The core argument is that technological unemployment is a structural, not a cyclical, problem. This is a fundamental rewiring of the economy. The evidence is startling. When the book was written, official U.S. unemployment was 9.1%. But the broader measure, including those who gave up looking or were underemployed, was over 16%. This points to a hidden fragility in the labor market.

Look at the examples. Foxconn, the electronics giant, announced plans to deploy one million robots. This directly replaced human workers on assembly lines. In South Korea, Tesco created virtual supermarkets in subway stations. People shopped by scanning QR codes. This model boosted sales by 130% with almost no human staff. These are not futuristic scenarios. They are happening now.

This leads to the next point. Exponential growth in computing power is the engine driving this displacement. We tend to think in linear terms.

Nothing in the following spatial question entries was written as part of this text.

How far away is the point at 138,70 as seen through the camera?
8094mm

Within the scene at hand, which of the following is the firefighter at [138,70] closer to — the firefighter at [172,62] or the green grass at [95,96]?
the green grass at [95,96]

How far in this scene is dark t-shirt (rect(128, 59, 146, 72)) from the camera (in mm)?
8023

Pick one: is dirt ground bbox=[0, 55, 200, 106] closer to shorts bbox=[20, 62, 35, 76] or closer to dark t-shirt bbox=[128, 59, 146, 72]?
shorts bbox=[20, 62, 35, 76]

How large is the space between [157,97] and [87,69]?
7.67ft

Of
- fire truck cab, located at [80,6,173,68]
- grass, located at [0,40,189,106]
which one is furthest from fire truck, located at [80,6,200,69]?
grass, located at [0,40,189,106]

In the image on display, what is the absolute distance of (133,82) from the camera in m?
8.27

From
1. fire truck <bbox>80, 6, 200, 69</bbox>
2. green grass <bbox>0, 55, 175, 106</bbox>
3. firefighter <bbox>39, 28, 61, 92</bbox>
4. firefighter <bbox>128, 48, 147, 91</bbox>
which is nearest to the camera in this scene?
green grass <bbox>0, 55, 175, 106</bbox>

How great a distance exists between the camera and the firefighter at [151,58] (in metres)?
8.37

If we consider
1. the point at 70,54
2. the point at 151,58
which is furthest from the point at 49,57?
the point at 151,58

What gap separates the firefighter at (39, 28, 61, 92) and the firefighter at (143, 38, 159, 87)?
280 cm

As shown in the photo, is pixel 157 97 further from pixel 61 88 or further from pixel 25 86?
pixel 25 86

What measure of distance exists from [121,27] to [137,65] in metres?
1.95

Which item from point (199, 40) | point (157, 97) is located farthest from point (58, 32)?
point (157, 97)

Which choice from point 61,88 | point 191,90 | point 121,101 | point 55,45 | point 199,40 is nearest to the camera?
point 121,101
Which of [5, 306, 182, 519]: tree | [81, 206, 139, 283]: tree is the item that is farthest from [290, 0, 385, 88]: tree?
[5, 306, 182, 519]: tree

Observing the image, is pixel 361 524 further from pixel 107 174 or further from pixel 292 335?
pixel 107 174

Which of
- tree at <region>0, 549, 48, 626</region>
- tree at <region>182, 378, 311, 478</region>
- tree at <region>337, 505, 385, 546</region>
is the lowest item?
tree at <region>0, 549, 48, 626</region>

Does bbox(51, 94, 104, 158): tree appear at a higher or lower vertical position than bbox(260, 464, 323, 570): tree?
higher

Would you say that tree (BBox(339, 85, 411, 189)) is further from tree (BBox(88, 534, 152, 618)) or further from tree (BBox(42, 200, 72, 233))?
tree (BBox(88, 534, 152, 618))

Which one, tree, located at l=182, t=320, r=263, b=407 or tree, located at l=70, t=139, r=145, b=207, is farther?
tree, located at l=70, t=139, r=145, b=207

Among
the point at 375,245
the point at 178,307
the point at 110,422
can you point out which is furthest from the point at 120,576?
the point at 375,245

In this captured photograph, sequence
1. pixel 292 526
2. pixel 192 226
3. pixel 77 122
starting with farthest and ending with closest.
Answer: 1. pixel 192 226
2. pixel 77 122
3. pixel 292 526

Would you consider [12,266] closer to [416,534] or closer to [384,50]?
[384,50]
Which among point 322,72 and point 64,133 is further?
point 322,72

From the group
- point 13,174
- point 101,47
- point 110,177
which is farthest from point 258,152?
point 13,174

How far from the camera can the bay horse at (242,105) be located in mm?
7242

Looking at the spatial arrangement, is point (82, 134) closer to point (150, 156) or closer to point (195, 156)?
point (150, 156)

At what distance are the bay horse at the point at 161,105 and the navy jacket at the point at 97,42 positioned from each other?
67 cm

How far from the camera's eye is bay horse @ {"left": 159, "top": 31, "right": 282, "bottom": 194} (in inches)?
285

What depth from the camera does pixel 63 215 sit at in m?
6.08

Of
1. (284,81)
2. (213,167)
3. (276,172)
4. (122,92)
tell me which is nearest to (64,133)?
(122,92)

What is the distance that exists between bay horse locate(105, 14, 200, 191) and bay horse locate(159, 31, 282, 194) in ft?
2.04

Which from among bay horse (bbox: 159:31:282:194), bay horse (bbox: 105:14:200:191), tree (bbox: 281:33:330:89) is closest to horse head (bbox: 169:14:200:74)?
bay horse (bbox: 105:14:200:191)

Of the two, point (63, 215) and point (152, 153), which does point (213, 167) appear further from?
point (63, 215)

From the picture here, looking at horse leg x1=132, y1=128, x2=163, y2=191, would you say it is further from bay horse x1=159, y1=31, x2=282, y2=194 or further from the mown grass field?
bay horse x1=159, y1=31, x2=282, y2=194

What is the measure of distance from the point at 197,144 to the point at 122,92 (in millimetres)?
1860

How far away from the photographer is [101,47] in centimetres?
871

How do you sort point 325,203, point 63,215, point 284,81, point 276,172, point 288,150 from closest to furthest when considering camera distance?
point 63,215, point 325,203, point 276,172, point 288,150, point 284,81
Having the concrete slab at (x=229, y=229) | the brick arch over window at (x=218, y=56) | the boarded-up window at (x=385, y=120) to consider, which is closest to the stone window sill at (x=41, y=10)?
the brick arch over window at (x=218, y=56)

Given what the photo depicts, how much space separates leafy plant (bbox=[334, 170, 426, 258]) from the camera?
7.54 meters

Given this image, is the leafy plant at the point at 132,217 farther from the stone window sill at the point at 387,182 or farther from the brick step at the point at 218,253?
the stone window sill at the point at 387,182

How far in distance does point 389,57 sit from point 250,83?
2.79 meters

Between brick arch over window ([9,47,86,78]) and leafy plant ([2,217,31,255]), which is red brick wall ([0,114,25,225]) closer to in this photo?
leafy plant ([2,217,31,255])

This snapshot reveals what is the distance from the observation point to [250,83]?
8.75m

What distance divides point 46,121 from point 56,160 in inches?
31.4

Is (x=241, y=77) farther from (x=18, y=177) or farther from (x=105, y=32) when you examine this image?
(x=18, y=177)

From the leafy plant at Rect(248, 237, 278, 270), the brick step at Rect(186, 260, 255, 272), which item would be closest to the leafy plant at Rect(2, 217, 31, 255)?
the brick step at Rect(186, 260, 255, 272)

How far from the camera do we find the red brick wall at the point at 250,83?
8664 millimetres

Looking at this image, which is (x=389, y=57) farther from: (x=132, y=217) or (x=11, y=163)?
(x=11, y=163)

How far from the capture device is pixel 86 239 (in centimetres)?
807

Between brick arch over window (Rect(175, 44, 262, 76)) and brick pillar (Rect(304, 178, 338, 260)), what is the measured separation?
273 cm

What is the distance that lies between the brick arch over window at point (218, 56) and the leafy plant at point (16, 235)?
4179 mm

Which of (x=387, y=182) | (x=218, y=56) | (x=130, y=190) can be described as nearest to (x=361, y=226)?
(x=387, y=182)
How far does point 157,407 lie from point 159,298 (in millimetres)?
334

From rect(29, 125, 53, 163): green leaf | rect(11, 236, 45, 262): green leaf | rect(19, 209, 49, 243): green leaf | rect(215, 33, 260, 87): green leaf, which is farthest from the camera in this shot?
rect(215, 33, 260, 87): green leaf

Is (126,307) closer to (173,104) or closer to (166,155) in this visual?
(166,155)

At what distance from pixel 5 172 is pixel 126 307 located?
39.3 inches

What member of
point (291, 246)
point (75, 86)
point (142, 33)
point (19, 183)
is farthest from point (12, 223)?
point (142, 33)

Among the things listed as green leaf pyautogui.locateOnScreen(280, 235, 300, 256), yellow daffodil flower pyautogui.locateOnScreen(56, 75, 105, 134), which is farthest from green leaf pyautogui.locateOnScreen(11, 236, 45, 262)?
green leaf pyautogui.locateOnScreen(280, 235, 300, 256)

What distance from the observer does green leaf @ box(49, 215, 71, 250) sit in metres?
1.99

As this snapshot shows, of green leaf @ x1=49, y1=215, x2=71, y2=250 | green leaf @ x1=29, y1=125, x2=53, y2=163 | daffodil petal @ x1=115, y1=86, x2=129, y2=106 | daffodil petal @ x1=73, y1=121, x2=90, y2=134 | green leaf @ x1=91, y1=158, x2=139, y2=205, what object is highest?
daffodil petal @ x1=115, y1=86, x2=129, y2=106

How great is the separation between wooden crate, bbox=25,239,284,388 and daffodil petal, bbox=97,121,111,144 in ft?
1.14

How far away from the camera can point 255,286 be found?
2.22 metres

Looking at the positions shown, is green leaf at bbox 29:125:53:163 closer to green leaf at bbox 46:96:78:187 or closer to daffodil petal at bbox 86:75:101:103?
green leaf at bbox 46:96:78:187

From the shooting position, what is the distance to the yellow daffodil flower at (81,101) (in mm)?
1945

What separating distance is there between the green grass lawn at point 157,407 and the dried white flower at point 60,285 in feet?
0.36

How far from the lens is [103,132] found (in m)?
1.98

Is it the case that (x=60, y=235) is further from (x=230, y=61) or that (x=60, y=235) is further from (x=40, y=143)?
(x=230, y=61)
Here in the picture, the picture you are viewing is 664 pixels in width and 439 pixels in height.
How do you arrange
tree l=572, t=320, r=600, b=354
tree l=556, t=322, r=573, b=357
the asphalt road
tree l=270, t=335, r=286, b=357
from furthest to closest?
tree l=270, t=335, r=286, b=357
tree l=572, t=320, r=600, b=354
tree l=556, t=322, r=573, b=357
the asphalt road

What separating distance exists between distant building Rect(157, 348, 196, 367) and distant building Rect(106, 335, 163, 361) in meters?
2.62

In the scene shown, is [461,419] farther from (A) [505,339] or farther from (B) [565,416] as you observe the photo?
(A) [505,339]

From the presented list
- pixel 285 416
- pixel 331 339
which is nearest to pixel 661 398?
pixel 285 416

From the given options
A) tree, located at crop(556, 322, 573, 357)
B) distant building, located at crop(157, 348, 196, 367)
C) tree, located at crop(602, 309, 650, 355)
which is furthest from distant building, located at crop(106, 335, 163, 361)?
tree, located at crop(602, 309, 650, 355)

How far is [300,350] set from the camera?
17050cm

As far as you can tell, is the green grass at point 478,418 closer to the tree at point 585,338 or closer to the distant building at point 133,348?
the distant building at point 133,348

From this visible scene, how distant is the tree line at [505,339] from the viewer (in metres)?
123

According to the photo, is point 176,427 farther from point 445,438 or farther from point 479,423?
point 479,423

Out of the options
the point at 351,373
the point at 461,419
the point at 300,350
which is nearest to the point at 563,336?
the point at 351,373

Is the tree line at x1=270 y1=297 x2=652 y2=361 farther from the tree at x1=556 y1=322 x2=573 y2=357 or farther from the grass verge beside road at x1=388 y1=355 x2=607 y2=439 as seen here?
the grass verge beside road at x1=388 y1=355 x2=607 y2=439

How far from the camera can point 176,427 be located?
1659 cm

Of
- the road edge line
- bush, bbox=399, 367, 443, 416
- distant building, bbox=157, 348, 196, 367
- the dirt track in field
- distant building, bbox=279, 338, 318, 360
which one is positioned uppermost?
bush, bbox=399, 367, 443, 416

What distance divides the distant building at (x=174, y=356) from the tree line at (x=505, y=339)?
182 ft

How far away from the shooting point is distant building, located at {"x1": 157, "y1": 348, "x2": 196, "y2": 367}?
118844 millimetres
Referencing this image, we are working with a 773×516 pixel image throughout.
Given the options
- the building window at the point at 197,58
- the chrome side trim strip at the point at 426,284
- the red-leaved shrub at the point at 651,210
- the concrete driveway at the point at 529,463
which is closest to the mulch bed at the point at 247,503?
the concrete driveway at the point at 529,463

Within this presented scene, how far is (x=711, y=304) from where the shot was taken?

But technology, especially information technology, advances exponentially. Rifkin uses the classic chessboard parable. One grain of rice on the first square, two on the second, four on the third. By the time you reach the second half of the board, the numbers become astronomically large. We are now on the second half of the chessboard with computing power. Moore's Law, the doubling of computer power every two years, is just one example. The rate of exponential growth is itself accelerating.

So what happens next? This acceleration means AI is replacing complex human jobs faster than we can adapt. We're talking about task-specific intelligence, which is already here. Consider radiology. It takes over a decade of training to become a radiologist. Yet, algorithms can now analyze medical images with superhuman accuracy. Or journalism. A company called Narrative Science created algorithms that write sports reports. These reports are often indistinguishable from those written by human journalists. And who can forget IBM's Watson? It defeated the world's best human players at Jeopardy!, a game that requires understanding nuance, puns, and cultural context. Watson's descendants are now in hospitals, helping doctors with diagnoses.

The pattern is clear. Automation is coming for white-collar, knowledge-based professions.